I have a hard enough time coming to terms with high school and college reunions but this date in history really threw me for a loop:
It was 20 years ago this week when Hurricane Bob touched down on Aquidneck Island.
I was a mere spring chick at the young age of 27 with a husband of only four years and our first child only a toddler. Our first home was a mobile home in Bay View Park on Connell Highway. It was the summer of 1991 and all was well with the world. That is until the skies turned a scary dark gray and we were all reminded that living on an island can be both beautiful and deadly at the same time.
According to the National Weather Service, Hurricane Bob made landfall over Newport, RI shortly before 2 p.m. on August 19, 1991 with sustained hurricane force winds between 75 and 100 mph.
In fact, it was the only hurricane to make landfall that season.
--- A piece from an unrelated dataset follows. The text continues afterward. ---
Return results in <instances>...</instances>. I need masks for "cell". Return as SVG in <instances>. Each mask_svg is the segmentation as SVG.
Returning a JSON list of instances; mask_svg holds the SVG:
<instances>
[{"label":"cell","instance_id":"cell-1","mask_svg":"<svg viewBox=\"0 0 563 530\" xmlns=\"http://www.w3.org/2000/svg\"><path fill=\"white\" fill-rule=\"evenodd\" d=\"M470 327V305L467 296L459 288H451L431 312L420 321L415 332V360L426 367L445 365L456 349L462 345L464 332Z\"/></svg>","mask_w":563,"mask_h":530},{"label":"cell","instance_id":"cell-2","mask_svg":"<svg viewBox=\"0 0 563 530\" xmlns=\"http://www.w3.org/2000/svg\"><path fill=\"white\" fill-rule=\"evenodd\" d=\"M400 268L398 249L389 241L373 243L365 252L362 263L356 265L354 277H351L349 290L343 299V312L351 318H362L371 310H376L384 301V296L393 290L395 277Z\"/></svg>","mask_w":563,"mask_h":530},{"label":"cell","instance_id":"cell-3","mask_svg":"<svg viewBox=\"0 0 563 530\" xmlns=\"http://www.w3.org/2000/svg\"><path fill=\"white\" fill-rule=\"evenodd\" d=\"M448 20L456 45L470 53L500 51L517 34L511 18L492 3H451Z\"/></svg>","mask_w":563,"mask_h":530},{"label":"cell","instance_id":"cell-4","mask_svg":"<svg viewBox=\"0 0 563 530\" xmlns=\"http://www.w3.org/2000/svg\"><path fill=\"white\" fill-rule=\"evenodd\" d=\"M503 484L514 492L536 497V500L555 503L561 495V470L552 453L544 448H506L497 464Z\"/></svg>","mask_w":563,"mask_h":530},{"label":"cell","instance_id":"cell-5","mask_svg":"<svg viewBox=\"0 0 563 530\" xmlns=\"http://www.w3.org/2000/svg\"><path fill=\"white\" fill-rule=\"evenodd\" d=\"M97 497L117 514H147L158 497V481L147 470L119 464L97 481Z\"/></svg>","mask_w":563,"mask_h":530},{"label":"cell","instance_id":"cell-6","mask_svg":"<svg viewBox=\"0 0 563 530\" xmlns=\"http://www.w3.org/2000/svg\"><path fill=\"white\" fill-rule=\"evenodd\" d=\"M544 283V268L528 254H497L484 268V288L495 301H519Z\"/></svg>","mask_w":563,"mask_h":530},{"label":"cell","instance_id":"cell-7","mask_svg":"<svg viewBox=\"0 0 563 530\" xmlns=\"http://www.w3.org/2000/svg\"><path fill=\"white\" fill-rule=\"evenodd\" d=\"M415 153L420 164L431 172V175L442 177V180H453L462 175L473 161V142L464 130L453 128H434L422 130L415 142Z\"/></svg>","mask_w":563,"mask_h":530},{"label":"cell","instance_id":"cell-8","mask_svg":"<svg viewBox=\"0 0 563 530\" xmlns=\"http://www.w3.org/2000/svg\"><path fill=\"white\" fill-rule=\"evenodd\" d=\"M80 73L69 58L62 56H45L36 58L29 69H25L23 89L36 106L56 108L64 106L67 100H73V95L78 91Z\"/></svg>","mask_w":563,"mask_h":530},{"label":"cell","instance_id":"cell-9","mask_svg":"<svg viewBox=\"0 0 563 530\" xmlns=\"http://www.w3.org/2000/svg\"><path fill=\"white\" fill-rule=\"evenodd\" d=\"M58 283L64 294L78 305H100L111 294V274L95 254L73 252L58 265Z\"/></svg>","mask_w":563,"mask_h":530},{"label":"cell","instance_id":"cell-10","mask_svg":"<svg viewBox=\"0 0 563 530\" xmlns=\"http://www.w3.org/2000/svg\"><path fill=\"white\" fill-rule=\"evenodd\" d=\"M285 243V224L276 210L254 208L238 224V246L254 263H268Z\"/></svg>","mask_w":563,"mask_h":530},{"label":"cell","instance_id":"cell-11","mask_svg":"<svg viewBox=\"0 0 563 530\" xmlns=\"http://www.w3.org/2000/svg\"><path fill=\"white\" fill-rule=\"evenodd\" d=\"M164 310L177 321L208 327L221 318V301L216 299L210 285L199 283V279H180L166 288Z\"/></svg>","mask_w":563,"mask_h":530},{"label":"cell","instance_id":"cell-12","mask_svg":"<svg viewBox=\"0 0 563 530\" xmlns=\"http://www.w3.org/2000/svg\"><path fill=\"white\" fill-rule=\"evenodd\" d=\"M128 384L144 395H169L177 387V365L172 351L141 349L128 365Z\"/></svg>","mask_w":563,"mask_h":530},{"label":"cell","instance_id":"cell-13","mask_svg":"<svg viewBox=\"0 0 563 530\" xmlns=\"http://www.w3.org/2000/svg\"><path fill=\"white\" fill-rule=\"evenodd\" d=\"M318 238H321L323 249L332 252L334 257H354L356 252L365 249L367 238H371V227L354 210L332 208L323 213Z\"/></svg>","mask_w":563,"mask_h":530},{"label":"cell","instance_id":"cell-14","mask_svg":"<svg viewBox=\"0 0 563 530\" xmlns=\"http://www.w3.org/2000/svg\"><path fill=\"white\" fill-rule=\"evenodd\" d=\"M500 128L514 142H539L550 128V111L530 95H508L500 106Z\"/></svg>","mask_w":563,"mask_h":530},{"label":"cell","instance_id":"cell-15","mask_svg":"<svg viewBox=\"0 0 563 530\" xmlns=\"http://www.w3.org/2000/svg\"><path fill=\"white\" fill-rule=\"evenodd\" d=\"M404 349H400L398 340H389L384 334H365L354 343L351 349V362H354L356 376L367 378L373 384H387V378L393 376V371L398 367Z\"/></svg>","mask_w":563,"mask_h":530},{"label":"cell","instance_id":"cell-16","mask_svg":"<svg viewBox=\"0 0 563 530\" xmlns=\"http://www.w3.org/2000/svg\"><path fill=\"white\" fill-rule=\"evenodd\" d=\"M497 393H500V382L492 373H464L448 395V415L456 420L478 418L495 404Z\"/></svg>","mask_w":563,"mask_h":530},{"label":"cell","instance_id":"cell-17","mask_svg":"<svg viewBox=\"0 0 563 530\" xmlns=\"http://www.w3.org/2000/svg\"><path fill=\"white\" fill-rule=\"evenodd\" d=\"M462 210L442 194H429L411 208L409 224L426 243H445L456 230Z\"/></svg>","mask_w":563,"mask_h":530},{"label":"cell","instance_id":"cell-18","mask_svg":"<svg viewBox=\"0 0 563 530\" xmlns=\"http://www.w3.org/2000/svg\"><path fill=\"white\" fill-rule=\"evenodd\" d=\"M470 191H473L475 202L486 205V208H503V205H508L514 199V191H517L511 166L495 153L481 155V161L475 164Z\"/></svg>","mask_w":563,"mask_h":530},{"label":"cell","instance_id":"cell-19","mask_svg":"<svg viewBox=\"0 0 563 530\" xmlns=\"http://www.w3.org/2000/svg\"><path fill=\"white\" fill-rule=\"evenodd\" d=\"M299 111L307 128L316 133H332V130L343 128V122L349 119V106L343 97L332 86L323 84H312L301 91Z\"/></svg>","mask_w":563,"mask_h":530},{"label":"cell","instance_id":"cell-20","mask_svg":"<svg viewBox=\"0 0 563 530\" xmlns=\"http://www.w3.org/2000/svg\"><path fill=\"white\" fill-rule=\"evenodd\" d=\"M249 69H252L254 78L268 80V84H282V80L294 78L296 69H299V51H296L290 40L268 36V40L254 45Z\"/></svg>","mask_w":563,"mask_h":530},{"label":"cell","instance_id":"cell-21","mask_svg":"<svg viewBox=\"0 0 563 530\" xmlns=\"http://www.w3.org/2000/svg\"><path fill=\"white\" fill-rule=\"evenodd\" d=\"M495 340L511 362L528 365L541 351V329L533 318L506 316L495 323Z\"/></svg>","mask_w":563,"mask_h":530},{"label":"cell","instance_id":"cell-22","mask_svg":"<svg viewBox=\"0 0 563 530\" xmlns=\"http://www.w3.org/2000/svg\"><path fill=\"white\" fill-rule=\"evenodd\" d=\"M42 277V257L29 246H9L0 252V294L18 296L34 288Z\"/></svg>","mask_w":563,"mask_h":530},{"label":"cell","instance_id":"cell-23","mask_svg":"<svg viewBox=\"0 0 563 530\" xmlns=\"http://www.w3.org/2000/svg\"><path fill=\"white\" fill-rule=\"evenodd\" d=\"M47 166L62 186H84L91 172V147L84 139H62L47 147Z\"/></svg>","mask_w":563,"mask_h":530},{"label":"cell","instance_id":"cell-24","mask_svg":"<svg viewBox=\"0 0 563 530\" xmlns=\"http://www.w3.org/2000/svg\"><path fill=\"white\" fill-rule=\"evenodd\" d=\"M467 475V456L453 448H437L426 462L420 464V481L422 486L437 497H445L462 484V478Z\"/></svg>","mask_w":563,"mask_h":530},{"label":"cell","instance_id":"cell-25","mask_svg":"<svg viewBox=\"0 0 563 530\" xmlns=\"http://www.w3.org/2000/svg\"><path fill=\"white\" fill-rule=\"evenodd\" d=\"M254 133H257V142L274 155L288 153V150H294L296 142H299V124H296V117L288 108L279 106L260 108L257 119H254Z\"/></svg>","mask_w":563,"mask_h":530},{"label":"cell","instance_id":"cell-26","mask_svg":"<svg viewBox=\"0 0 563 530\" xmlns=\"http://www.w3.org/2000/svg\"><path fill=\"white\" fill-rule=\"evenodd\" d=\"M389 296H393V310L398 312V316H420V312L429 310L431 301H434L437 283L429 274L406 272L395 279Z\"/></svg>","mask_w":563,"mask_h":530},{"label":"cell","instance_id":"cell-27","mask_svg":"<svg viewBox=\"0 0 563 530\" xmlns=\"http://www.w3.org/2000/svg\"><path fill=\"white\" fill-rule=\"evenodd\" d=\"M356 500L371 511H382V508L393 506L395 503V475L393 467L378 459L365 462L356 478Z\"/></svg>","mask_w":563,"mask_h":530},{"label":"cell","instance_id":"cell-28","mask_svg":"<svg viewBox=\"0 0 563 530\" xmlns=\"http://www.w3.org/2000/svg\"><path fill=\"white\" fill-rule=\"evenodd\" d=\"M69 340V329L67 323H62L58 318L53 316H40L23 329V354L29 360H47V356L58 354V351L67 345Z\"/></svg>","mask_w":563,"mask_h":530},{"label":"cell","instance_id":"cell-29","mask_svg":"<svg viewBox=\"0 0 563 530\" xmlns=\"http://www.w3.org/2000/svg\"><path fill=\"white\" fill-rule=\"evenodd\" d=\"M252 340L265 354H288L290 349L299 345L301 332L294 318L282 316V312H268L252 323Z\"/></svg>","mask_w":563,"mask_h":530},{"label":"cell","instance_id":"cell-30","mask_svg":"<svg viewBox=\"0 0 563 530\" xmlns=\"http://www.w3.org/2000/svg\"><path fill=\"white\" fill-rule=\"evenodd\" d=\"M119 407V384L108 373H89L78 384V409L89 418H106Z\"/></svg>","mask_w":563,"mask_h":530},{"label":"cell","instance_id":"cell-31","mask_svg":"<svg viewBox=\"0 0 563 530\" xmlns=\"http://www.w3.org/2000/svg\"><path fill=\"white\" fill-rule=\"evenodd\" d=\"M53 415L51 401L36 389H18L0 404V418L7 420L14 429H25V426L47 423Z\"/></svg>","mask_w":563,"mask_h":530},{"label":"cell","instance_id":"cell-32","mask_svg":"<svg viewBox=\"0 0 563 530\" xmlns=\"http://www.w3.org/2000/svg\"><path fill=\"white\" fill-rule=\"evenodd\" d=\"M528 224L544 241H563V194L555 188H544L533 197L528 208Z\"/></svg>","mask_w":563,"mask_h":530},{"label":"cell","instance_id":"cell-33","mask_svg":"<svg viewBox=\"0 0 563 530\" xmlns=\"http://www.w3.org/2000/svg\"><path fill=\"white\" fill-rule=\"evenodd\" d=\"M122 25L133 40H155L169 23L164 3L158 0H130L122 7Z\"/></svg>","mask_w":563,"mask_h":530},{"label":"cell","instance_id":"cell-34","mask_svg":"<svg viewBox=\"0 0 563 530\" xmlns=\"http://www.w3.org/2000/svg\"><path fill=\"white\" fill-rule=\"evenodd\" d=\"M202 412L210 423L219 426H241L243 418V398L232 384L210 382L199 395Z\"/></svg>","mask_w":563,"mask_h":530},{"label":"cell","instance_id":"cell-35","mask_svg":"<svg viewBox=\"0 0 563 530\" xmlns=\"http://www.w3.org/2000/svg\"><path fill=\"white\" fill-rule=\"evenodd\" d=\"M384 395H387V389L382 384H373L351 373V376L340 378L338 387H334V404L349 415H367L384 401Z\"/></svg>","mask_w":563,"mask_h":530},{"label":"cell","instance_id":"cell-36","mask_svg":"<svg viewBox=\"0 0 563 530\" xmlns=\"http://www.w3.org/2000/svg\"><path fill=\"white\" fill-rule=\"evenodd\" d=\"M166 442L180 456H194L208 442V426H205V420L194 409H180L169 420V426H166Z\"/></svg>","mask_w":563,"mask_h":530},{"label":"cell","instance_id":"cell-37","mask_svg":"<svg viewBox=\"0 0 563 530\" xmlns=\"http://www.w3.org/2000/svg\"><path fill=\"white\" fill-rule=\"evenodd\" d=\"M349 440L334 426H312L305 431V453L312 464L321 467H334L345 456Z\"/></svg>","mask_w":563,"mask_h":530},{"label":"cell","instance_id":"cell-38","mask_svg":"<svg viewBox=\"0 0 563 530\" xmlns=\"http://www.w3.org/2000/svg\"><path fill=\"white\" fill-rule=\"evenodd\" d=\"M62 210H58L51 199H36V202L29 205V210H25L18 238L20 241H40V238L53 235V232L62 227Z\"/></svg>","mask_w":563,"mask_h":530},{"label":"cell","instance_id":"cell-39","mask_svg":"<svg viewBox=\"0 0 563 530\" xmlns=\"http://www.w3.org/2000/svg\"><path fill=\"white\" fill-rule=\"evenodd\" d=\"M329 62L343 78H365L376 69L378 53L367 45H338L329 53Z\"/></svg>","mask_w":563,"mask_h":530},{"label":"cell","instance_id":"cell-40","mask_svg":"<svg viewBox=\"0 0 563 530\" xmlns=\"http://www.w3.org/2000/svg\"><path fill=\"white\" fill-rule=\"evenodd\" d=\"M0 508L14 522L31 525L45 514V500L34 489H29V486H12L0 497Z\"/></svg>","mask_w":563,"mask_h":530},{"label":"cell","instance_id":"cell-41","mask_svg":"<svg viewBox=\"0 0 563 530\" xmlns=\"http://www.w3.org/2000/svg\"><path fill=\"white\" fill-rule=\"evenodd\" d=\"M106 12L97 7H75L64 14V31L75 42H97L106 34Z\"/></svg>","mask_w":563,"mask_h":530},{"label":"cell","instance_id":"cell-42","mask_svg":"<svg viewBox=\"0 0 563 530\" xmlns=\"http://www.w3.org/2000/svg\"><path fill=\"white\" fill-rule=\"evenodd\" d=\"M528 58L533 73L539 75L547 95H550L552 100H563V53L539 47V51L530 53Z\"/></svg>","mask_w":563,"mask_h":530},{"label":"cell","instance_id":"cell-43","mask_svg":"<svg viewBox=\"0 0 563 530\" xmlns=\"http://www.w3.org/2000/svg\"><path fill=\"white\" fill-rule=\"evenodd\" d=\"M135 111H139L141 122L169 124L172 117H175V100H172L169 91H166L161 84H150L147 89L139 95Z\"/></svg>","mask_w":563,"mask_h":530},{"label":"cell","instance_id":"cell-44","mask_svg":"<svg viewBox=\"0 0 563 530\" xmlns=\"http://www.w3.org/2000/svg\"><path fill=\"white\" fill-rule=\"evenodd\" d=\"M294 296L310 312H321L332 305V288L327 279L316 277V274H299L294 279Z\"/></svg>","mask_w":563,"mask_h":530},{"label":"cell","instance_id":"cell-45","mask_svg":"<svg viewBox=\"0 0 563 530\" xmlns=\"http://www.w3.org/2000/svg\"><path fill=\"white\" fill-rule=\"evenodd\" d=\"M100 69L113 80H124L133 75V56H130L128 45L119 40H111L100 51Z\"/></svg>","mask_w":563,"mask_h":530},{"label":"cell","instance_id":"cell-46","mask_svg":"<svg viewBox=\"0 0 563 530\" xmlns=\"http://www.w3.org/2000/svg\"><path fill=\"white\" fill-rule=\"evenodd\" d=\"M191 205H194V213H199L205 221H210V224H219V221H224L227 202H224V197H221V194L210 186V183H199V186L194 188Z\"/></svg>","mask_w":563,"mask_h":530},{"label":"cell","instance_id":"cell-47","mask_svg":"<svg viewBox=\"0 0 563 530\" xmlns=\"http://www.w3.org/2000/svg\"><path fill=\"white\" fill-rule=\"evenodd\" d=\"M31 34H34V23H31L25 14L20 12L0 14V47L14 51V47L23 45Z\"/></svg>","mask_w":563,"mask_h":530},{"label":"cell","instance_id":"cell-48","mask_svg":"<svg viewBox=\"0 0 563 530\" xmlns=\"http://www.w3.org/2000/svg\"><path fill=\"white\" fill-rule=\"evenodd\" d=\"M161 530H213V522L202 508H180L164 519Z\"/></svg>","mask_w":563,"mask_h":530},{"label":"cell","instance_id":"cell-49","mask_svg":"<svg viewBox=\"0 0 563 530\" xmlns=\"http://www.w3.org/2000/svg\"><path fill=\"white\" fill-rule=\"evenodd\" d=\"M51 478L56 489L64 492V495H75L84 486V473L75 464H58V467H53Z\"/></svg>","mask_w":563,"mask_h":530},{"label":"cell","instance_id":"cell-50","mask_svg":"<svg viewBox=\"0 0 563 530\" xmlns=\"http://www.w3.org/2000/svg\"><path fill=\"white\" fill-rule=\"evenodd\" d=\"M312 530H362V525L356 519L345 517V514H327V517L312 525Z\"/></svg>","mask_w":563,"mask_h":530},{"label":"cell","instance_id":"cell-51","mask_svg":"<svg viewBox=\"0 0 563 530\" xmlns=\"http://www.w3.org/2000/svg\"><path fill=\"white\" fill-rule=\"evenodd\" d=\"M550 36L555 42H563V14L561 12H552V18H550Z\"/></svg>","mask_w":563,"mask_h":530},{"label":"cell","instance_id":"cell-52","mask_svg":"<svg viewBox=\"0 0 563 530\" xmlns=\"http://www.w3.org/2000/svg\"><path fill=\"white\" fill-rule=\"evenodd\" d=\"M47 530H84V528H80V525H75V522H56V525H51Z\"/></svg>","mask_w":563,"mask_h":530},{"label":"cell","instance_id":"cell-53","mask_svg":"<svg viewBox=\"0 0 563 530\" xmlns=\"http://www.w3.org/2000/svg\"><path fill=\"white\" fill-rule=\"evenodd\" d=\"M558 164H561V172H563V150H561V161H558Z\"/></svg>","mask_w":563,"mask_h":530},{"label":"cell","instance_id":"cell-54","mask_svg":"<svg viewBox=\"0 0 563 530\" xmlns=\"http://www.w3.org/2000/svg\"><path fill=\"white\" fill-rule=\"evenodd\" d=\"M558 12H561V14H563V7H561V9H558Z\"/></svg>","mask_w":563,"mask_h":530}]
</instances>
It caused a storm surge of 5 to 8 feet with rainfall that measured from 3 to 6 inches. Bob was responsible for six deaths (all in Connecticut) and caused more than 680 million dollars in damage. That’s what we know now. But at the time, all I knew is that I was scared to death for myself, for my family and for my community.
After having survived this historic weather event, I was left with some lasting impressions:
When preparedness turns to reality. As a New Englander, hurricane tracking became a part of the late spring – throughout the summer – into the fall way of life. No matter how old you were, you expected the meteorologists on the 6 o’clock news to give you the weather outlook and the hurricane report from June to November. I remember a local station making tracking maps available to the public so that we could follow along. That was all well and good until late that summer, after thinking that we might have dodged the proverbial weather bullet. The reports were fast and ominous. Before we knew it, we were stocking up on water, batteries, dry goods and important documents. We were ready to leave at a moment’s notice.
What would happen with our home? The knots developed in my stomach with the first report and then, of course, the million and one questions. What will happen to our home? How will we clean up? Will there be anything left TO clean up? Will we be safe? Over and over the concerns for our future kept going through my mind like a never ending ticker tape. In my mind, we were still newlyweds with a new baby and a home that was likely to fly away like a scene from the Wizard of Oz. I can still feel those knots today as I think about it.
Evacuation became a reality. Then it happened—the dreaded evacuation announcement. As the winds began to escalate we heard the call to evacuate not only on the radio and on the television but by our very own Middletown Police with loudspeakers attached to their squad cars informing us and our neighbors that it was not safe to stay at home and giving us information as to where we could find safe shelter. We knew these guys personally (as you do in a small town such as ours) and the look of concern on their faces gave us cause to get a move on.
The calm before the storm. We were lucky to have family nearby, in a safer and higher part of town, to shelter in with. We did not have to take advantage of the shelters made available to us, but in the back of mind I wondered about those who did. It was scary enough to be away from your home and your things. It must have been even scarier to be in an institutional setting knowing that you might not have a home to go home to. This thought stills stays with me to this day post-Bob and post-Katrina. The calm really wasn’t as calm as the stillness in the air made it out to be.
And then Bob hit. Although, I tried not to show it, I was beside myself. All that we had worked for was likely to blow away to a pile of sticks. It felt like you couldn’t help but think of the worst as the skies were so dark, the announcements so threatening and the winds howling like a scene in a horror movie. I am usually a glass-half-full kind of a girl but this event really scared me. We just held on and held on to the desire to make fun of our meteorologists when it was all over, praying that they might have made much ado about nothing.
The aftermath. But they weren’t whistling Dixie. Bob hit and hit hard with entire trees down, some by their roots, electricity and phone service interrupted, water and millions of leaves everywhere. It looked like a war zone. Yet through it all, my only concern was for my little home; our first home to call our own. By the grace of all that is good, we drove into our little driveway to find that our home was still in tact. The skirting around the house was damaged; there were tree limbs to be cleared but all in all, we had survived Bob.
So many years later, I look upon that time in our lives and continue to be thankful that after spending more than half of my lifetime on this beautiful island, we are still safe and still here. And with every passing hurricane season we continue to be mindful of the power that Mother Nature holds with regard to weather.
We will continue to pay attention to its ebbs and flows and will always respect its strength.